Models like these can even go beyond mirroring existing inequity. They can go onto perpetuate them and contribute to vicious cycles. For example, if we were to use systems like these to determine patrol routes, this could bias crime data for individuals in those communities. As we add more data to the learning model, the problem is exacerbated. What is even scarier about these models is that they are often beyond dispute or appeal. Given the result of a mathematical formula, we usually take it as fact. Someone who ends up negatively affected by this cannot argue against it or reason with a machine. They cannot explain the full reality to a computer. Instead, a machine will define its own reality to justify its results. While an outside observer can question, “why did this individual get a high-risk score despite only a minor crime?” a machine is merely operating under its historical data and findings.

Personal Responsibility

This is not to say that we should not use machine learning models in ways that impact everyday lives. It is meant to outline some of the issues that can arise when used to make high-stakes decisions and how they can cause harm. As you move forward to developing your own neural networks, consider the social implications of what you have made. As developers, we must work to ensure that our models are free from bias and will not misrepresent certain populations.

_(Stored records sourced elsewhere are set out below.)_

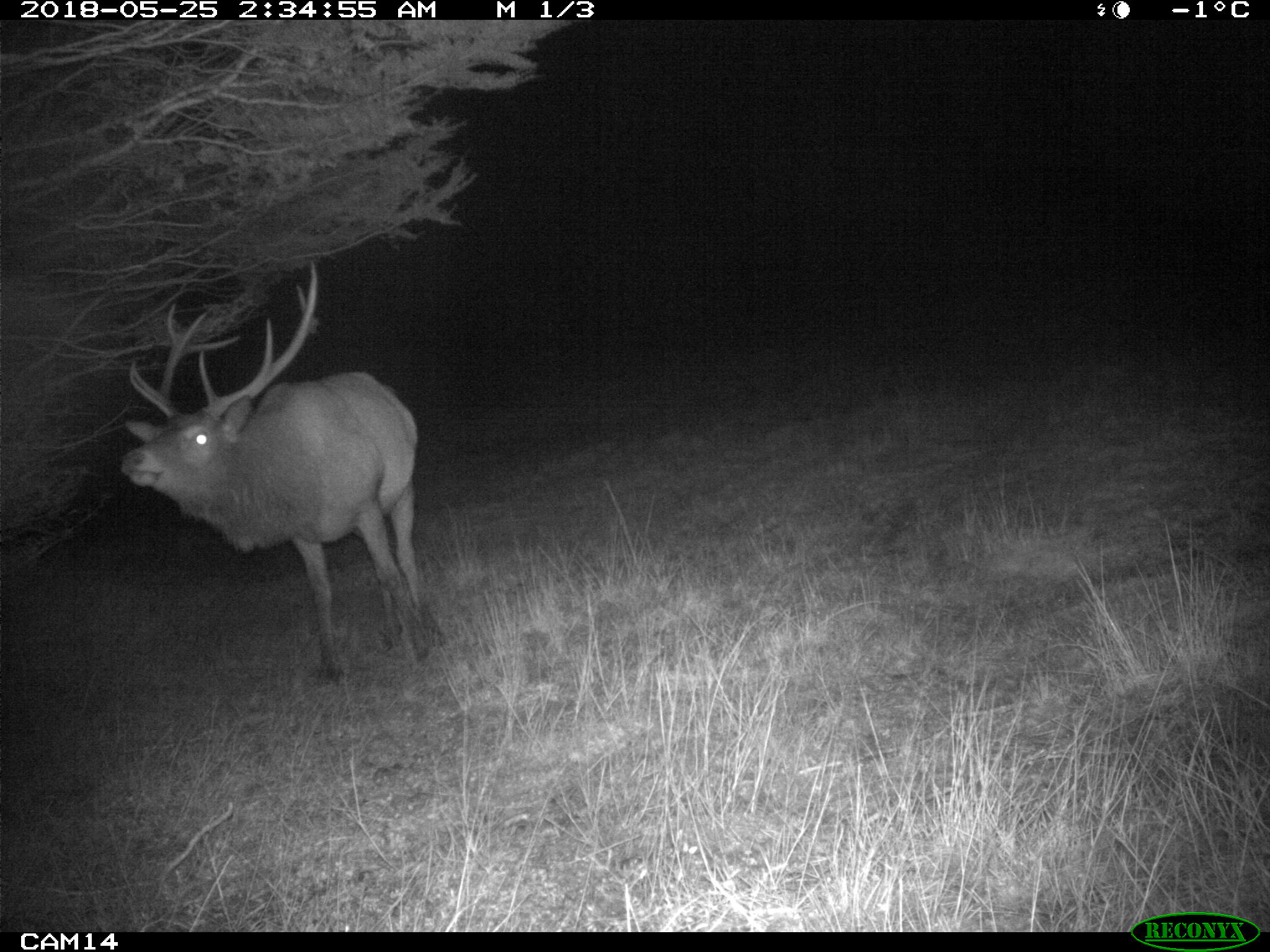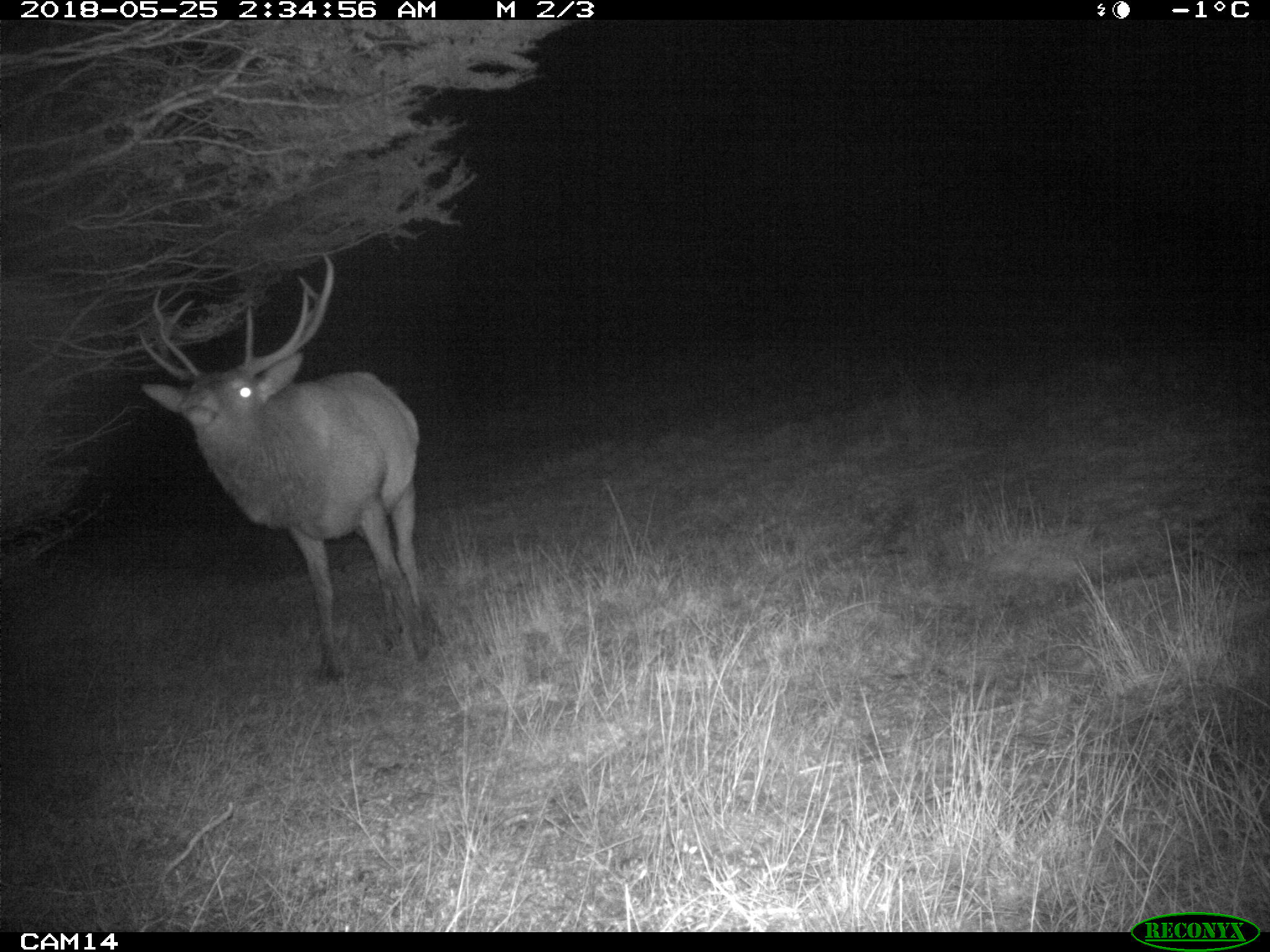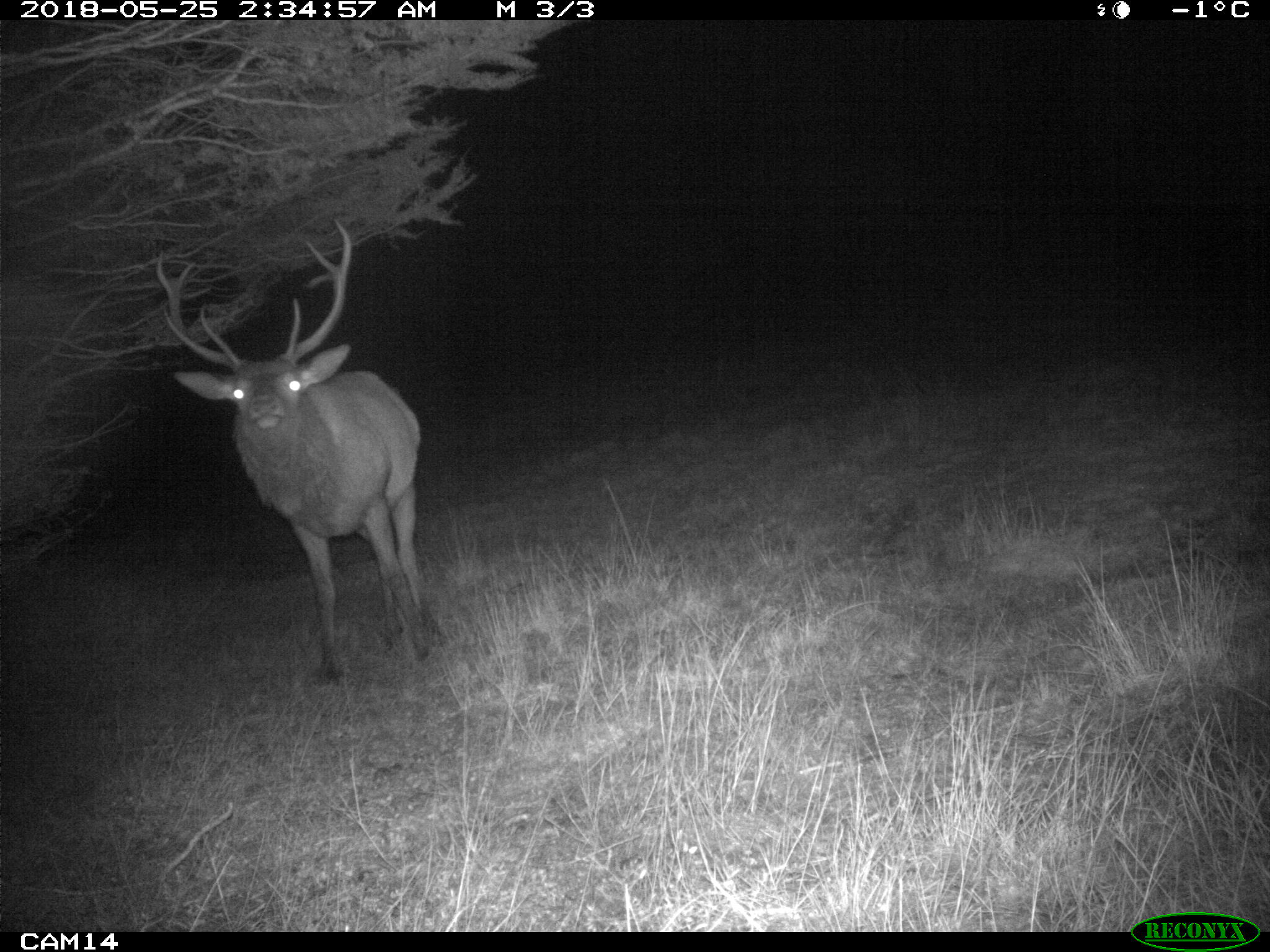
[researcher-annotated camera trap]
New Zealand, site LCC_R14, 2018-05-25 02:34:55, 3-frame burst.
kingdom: Animalia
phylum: Chordata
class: Mammalia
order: Artiodactyla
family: Cervidae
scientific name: Cervidae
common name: deer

Interpretability and Transparency

It is also imperative that the models we build are used in ways that are transparent to potential stakeholders. If someone is impacted due to the output of a learning model, they should understand:

  • why the model is being used
  • how their personal data is being used
  • what personal data is being used

The final thing to consider is making your model’s inner workings understandable for your users, also known as interpretable machine learning. Making the inner workings of a model understandable allows users to identify inaccuracies earlier and explain results to potential stakeholders. A great example of this is a simple classifier model that identifies huskies vs. wolves. In the case below, a husky in incorrectly classified as a wolf. With the implementation of a system called LIME, predictions are explained and can be understood by users. In this case, the explanation is that if a picture contains snow, it will be classified as a wolf. This information gives developers an indicator of why their model contains inaccuracies and clarifies how to improve it. A deep learning model that is interpretable and explains why husky and wolves are being mistaken in the learning process (Source: arXiv.org)

In Conclusion

There is no doubt that machine learning can help us make waves of progress. However, in a world riddled with inequity, developers must attempt design systems so that no one is left behind. By designing learning models that account for limitations of interpretability and likelihood of bias, we can take strides to ensure that individuals and communities are not unjustly harmed.